Federal health program dramatically reduced rolls of uninsured children
Gannett News Service
WASHINGTON — The State Children’s Health Insurance Program has made significant strides in reducing the number of uninsured children nationwide since it was created in 1997.
Under the program, states receive grant money to insure children whose families earn incomes of up to 200 percent of the federal poverty level, or $30,520 for a family of three in 2003. The program requires states to match the federal dollars with money of their own. States that don’t come up with matching funds risk losing the federal money to other states.
That approach, combined with the desire of many public officials to help poor children, led to rapid growth in S-CHIP before budget shortfalls recently led states to begin spending less on the program.
Between 1999 and 2002, the number of uninsured children under age 19 fell by an estimated 1.8 million.
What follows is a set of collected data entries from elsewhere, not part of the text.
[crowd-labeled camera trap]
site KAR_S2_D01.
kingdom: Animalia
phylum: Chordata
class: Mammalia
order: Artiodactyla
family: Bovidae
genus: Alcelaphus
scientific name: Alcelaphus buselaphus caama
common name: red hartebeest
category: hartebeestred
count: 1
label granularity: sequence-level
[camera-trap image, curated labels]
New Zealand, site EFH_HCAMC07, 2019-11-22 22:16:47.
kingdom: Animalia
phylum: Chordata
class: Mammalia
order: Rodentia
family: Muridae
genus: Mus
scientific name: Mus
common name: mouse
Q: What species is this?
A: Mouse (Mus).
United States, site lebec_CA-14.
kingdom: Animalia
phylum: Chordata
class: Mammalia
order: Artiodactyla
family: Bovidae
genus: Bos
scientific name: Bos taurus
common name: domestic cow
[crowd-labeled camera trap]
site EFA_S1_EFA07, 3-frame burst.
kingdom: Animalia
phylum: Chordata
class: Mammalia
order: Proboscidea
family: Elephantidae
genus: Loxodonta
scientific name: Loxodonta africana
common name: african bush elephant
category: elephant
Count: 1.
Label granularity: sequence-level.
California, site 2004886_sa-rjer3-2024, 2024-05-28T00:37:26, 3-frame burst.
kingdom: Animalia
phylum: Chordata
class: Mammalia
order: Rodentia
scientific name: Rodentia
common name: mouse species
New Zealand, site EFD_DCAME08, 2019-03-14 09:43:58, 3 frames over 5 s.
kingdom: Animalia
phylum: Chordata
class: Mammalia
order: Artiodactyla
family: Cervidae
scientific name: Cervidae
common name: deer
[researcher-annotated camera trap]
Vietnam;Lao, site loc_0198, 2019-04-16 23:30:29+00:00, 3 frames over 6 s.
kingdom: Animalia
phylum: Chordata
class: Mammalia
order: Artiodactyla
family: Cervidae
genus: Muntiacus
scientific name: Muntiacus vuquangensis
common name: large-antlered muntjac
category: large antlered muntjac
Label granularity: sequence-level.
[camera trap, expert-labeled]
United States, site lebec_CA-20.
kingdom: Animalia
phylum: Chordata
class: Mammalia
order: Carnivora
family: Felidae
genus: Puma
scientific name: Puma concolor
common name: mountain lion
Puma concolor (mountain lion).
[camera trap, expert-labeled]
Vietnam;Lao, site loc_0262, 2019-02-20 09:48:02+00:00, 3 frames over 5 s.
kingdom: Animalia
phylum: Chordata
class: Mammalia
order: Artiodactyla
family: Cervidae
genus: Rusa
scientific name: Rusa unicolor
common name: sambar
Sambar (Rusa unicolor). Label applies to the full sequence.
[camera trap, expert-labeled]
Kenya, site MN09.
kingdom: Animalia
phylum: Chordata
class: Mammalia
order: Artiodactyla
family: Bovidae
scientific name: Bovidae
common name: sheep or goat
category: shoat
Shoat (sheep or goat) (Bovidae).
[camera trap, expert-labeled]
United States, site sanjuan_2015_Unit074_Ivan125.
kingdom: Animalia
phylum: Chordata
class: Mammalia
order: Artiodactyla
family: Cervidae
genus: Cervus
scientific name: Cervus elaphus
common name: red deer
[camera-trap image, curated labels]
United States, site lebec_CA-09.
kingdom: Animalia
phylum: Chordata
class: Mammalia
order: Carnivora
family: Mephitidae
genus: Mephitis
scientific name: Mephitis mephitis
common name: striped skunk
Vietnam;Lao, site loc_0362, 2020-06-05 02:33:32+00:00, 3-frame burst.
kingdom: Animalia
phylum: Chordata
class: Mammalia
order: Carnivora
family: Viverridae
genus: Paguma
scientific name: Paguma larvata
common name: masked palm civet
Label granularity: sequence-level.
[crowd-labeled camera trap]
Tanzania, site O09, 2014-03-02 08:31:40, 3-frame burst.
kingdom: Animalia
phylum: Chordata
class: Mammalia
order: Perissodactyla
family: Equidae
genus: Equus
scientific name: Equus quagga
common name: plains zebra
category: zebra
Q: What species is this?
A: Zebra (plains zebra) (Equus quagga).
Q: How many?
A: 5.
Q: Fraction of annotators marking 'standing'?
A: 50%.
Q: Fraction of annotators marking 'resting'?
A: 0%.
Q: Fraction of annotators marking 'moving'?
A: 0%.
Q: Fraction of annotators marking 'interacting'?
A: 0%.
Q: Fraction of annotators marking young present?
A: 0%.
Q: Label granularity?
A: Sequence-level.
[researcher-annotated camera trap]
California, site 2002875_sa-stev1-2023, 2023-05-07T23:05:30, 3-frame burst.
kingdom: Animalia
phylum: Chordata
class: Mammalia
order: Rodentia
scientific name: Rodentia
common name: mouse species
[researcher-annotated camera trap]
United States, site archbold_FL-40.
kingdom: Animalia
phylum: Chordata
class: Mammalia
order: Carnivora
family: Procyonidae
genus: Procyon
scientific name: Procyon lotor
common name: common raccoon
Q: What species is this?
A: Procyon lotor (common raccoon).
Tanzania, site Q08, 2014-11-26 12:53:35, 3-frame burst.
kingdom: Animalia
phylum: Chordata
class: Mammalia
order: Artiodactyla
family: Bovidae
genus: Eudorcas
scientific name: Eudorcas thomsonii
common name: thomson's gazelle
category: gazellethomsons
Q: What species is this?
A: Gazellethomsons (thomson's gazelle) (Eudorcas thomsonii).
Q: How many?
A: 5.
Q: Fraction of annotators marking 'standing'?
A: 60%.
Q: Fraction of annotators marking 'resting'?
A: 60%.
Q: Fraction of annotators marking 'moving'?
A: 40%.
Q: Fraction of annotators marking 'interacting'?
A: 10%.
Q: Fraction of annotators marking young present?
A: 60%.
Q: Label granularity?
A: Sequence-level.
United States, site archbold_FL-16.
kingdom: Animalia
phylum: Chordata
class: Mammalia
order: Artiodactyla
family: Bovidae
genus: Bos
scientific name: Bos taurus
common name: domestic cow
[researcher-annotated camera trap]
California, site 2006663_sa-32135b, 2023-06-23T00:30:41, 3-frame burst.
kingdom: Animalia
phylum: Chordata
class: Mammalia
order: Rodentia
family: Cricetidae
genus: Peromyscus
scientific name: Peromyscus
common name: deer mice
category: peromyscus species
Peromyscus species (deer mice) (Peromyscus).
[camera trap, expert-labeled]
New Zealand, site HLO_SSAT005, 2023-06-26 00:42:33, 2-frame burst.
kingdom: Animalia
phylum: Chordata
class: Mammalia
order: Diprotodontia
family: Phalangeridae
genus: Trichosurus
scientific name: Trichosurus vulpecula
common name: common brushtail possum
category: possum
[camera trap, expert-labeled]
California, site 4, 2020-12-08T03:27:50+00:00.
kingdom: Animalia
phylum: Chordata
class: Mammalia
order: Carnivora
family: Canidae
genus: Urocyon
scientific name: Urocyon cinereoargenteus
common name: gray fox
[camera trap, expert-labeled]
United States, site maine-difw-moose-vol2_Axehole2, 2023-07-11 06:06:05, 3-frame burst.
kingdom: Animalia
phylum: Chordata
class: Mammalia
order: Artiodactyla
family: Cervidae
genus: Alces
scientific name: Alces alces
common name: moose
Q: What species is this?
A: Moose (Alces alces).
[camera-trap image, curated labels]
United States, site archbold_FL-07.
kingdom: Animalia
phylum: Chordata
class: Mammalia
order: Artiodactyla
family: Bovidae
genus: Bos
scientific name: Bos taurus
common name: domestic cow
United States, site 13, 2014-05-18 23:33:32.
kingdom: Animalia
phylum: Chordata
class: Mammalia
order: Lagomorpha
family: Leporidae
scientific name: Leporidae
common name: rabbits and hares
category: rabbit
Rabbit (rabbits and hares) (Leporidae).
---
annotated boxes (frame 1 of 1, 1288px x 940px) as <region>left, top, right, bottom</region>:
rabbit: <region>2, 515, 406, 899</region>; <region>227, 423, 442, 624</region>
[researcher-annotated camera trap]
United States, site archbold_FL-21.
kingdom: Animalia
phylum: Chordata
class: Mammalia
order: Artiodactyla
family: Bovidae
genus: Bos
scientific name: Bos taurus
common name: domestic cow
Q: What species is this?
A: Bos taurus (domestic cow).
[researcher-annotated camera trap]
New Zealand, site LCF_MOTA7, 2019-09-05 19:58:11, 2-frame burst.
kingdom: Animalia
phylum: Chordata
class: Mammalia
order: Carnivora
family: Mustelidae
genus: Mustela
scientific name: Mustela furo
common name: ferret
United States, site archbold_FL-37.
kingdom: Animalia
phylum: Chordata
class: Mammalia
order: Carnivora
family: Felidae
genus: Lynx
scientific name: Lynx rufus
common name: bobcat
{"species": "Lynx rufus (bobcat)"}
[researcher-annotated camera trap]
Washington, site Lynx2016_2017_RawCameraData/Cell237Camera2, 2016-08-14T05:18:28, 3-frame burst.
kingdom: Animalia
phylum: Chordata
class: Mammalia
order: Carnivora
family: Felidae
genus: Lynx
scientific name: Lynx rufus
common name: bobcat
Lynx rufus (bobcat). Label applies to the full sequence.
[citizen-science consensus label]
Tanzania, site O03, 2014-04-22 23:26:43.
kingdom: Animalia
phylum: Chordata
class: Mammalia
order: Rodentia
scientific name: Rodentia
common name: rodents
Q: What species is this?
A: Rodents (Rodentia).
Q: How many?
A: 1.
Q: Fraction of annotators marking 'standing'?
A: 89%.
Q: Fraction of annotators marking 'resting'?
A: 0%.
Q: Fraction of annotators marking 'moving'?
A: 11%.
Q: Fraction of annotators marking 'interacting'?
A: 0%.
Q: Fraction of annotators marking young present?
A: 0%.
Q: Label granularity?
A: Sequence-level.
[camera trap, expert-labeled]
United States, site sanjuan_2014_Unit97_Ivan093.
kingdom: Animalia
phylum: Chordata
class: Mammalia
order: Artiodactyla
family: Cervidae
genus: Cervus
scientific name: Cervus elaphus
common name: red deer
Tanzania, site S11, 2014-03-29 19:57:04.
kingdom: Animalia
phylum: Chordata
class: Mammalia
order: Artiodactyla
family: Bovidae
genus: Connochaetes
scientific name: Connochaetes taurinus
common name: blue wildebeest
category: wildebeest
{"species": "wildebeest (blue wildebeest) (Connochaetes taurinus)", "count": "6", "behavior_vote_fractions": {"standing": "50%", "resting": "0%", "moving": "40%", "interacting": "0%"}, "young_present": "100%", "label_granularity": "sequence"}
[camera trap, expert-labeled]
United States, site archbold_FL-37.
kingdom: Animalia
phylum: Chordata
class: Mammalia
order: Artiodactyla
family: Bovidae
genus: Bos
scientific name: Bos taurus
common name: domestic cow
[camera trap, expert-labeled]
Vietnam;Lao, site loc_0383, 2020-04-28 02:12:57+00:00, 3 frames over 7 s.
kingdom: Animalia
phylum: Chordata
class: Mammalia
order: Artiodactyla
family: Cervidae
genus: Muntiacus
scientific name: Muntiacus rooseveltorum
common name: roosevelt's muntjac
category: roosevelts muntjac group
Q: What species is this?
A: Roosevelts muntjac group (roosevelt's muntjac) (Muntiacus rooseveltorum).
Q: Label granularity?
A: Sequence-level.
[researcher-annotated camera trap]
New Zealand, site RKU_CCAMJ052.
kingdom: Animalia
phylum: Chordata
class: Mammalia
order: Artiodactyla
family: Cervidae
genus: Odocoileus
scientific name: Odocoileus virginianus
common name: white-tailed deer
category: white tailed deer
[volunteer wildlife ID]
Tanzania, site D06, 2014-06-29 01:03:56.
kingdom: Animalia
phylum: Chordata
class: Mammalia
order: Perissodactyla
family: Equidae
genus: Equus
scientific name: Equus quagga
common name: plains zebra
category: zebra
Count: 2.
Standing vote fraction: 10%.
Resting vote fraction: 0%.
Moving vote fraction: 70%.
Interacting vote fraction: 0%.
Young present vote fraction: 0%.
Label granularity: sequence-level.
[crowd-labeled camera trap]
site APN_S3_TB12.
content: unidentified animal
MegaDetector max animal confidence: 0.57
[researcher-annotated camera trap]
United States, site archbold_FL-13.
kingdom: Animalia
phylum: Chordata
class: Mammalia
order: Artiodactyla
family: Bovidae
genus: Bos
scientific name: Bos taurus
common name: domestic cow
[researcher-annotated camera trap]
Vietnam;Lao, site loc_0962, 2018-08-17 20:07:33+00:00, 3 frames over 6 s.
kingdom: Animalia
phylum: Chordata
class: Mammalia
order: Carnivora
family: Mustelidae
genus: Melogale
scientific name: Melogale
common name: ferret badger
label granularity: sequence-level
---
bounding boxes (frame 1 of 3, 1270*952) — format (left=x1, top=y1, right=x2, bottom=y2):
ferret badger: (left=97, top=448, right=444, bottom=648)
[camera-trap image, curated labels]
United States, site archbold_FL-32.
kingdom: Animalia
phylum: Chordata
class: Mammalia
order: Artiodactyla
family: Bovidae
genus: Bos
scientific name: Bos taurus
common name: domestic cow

And the uninsured rate for all 77 million children in the country improved by 2.5 percentage points over the same period, dropping from 12.6 percent in 1999 to 10.1 percent in 2002. Policy experts attribute that trend, in part, to the S-CHIP program.
The trend improvement came despite the downturn in the economy, an increase in employers eliminating health insurance benefits for workers, and an increase in the total number of Americans without health insurance.
An estimated 3.9 million children are now enrolled in S-CHIP programs in all 50 states, according to a December report from the Kaiser Family Foundation.